Objectives
1/ According to the article on the Business and Property Courts, in what month and year will the Leeds courts come into operation?
2/ Print the portion of the article on the Business and Property Courts starting at "The B&PCs include" and ending at "in the provinces.".

Selected excerpt
- - -

The launch of the Business and Property Courts in Leeds offers fantastic prospects for Yorkshire as Brexit approaches, says Elizabeth Darlington from Parklane Plowden Chambers
On 10 July the new Business and Property Courts (B&PCs) in Leeds were launched, although they will not actually come into operation until October 2017.
The B&PCs include the specialist jurisdictions of the High Court: the Commercial Court, the TCC and the courts of the Chancery Division. In addition to London, there will be B&PCs in Leeds, Birmingham, Bristol, Manchester and Cardiff. Expansions to Newcastle and Liverpool are likely in the future.
As the UK moves towards Brexit the re-branding, together with other initiatives such as the Shorter and Flexible Trial Scheme, will, in the words of the Government, “ensure that Britain continues to provide the best business court-based dispute resolution service in the world”. In addition, there will be an enhanced role for the regions, with Lord Justice Briggs’ principle that “no case is too big to be resolved in the provinces” being put into effect. Even cases that are currently heard only in London, such as competition cases, will be capable of being determined in the provinces.
Lord Justice Vos, the Chancellor of the High Court, said that a key aspect of the new B&PCs is “connectivity” between the regions and London. The out-going Vice-Chancellor, Mr Justice Norris, added that “the launch of the B&PC is a fantastic opportunity for the provinces”.

- - -

Spatial relationship records
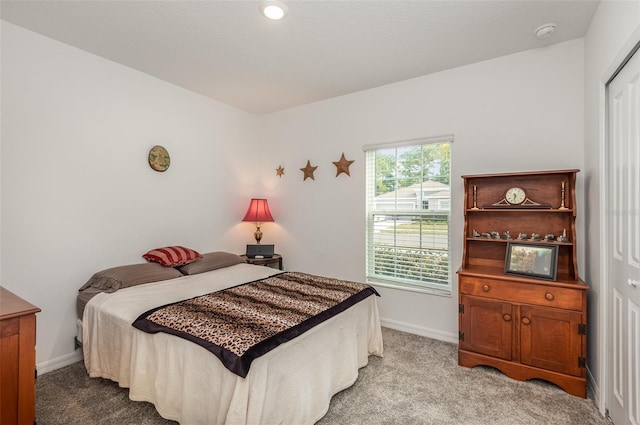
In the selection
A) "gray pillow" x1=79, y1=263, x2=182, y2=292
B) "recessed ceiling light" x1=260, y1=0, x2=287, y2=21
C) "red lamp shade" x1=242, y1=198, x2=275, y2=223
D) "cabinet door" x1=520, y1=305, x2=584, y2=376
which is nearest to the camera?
"recessed ceiling light" x1=260, y1=0, x2=287, y2=21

- - -

Per-task outputs
1/ October 2017

2/
The B&PCs include the specialist jurisdictions of the High Court: the Commercial Court, the TCC and the courts of the Chancery Division. In addition to London, there will be B&PCs in Leeds, Birmingham, Bristol, Manchester and Cardiff. Expansions to Newcastle and Liverpool are likely in the future.
As the UK moves towards Brexit the re-branding, together with other initiatives such as the Shorter and Flexible Trial Scheme, will, in the words of the Government, “ensure that Britain continues to provide the best business court-based dispute resolution service in the world”. In addition, there will be an enhanced role for the regions, with Lord Justice Briggs’ principle that “no case is too big to be resolved in the provinces” being put into effect. Even cases that are currently heard only in London, such as competition cases, will be capable of being determined in the provinces.